The “message anytime” feature on apps can make it easier to connect to a therapist no matter where you are in the world. For areas with limited mental health resources, an online therapy platform serves as a wonderful pool to tap into. Besides, since we’re so accustomed to technology, seeking help through an online platform would not appear as alien as one may think, especially for teenagers. It also serves as an encouragement to essentially “test the waters” and take that initial step to commit to therapy over the long term (if deemed necessary).

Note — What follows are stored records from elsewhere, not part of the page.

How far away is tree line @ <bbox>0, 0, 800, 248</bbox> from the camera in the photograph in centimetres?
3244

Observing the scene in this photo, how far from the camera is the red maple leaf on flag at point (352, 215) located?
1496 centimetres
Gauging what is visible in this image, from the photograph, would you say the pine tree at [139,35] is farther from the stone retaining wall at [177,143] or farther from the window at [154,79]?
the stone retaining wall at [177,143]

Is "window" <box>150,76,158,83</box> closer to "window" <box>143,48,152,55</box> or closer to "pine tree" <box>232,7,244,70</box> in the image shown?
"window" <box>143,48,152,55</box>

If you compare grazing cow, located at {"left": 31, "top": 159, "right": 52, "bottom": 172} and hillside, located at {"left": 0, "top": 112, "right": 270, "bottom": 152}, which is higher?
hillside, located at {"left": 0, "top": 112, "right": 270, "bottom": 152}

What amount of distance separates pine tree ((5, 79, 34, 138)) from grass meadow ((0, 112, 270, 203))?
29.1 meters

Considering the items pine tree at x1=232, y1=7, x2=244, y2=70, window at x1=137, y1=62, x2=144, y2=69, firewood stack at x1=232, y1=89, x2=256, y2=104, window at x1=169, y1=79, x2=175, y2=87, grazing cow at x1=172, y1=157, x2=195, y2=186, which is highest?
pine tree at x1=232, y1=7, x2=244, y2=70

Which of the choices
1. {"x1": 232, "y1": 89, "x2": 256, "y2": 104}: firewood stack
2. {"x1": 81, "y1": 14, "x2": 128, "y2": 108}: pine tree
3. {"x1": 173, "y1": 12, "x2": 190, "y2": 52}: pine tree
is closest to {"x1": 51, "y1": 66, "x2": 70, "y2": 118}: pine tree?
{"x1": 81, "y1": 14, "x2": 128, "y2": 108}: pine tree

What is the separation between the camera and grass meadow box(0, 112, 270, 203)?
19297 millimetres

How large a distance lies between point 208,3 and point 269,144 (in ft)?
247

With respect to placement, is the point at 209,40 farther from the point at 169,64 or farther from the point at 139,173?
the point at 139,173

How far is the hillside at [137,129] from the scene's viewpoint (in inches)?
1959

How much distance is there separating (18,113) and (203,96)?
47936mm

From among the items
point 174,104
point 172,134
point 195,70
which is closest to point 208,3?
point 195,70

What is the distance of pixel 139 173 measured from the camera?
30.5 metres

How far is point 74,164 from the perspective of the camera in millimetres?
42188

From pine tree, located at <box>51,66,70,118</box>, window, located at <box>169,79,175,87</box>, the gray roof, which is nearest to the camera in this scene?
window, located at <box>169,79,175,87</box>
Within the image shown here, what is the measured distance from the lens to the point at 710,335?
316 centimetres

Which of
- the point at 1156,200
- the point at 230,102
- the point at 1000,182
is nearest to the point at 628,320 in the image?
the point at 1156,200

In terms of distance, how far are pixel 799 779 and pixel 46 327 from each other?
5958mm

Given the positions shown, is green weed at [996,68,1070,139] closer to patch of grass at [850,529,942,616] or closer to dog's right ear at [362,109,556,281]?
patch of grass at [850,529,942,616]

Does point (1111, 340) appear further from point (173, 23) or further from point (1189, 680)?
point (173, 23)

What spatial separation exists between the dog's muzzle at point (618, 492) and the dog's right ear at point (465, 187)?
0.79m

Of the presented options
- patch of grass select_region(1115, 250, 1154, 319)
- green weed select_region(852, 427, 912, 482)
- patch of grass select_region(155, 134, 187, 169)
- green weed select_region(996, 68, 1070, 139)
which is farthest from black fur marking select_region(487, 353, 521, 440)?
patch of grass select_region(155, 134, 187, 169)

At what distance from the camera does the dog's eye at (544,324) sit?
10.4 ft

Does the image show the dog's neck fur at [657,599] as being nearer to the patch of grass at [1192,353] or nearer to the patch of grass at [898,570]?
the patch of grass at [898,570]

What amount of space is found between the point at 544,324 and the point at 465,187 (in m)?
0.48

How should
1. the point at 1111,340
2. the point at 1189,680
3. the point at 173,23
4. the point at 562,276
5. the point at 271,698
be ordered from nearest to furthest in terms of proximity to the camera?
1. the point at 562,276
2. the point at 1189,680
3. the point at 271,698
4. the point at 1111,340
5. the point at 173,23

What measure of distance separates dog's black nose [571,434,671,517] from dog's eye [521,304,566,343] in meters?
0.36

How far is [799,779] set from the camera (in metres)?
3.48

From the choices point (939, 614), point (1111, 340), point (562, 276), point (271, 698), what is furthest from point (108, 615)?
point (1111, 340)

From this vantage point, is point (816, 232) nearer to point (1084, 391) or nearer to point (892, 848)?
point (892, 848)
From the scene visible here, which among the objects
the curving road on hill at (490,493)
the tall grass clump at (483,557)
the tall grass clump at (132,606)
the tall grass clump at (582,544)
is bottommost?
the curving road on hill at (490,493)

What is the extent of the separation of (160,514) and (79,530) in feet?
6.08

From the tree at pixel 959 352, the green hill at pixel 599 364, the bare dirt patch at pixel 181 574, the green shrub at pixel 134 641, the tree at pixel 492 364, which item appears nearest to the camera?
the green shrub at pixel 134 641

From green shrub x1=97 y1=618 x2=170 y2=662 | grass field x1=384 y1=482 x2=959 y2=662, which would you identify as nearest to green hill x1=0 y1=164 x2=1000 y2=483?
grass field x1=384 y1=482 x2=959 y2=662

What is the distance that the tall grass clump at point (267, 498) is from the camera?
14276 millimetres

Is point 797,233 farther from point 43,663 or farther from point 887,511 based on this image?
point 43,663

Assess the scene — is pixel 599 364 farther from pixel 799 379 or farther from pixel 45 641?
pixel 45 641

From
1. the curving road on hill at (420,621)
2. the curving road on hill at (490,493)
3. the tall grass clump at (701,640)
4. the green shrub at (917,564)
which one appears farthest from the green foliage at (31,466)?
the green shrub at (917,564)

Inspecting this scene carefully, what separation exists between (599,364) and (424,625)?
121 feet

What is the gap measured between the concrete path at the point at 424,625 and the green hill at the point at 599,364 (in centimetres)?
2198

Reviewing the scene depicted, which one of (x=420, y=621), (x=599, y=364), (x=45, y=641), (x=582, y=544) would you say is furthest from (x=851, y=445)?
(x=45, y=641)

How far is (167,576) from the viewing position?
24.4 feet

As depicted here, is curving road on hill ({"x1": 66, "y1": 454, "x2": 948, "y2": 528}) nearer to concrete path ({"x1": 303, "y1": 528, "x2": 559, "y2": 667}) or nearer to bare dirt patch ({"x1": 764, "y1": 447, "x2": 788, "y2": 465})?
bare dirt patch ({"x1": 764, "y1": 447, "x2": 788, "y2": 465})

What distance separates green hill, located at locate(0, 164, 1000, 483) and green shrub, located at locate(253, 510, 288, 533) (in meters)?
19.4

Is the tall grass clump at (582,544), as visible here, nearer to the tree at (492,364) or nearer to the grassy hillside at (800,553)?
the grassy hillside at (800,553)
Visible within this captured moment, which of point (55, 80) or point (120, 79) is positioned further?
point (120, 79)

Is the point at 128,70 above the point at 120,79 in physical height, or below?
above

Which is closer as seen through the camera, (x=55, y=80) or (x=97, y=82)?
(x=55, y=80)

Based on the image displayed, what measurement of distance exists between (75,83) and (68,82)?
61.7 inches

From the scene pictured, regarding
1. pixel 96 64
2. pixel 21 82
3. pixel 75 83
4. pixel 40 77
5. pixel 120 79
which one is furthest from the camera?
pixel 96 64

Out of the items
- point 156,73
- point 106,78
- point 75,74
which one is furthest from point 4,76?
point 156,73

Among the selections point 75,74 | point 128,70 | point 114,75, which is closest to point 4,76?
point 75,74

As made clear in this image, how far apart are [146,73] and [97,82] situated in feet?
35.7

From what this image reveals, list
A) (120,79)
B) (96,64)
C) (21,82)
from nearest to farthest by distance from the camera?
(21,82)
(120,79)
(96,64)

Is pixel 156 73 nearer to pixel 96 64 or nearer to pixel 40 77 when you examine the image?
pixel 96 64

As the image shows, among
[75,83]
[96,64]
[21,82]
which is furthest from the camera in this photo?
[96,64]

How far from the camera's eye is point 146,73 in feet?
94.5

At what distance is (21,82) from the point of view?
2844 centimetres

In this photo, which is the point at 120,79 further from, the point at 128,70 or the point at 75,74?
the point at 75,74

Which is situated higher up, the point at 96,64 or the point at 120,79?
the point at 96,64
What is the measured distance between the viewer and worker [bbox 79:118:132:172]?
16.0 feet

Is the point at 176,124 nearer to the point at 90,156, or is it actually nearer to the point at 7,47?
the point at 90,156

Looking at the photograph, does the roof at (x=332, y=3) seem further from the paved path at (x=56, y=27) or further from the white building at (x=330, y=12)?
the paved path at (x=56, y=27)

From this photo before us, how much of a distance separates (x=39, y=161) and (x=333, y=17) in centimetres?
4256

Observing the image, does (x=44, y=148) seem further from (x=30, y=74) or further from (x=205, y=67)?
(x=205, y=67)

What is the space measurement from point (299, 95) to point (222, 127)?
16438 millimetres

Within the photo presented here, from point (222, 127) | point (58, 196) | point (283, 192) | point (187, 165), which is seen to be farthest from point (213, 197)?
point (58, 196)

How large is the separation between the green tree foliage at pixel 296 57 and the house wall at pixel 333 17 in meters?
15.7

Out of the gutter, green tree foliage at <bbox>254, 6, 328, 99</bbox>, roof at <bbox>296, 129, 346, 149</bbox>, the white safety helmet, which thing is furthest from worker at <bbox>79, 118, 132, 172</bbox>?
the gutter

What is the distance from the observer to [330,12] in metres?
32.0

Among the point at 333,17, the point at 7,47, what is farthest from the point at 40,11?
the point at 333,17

Online therapy and its interventions also have a good evidence base albeit being at its infancy stages. Studies have found online treatments to be just as effective as in-person treatments. Hence, more interventions are being developed that can be delivered online, such as internet-based cognitive behavioural therapy. As an intervention, it is proving to be highly efficacious in the treatment of depression, panic disorder, social anxiety, general anxiety disorder, and illness-based emotional distress. Some studies have gone so far as to show the long-term efficacy of internet-based interventions showing sustained symptom reduction, even months after delivery of treatment.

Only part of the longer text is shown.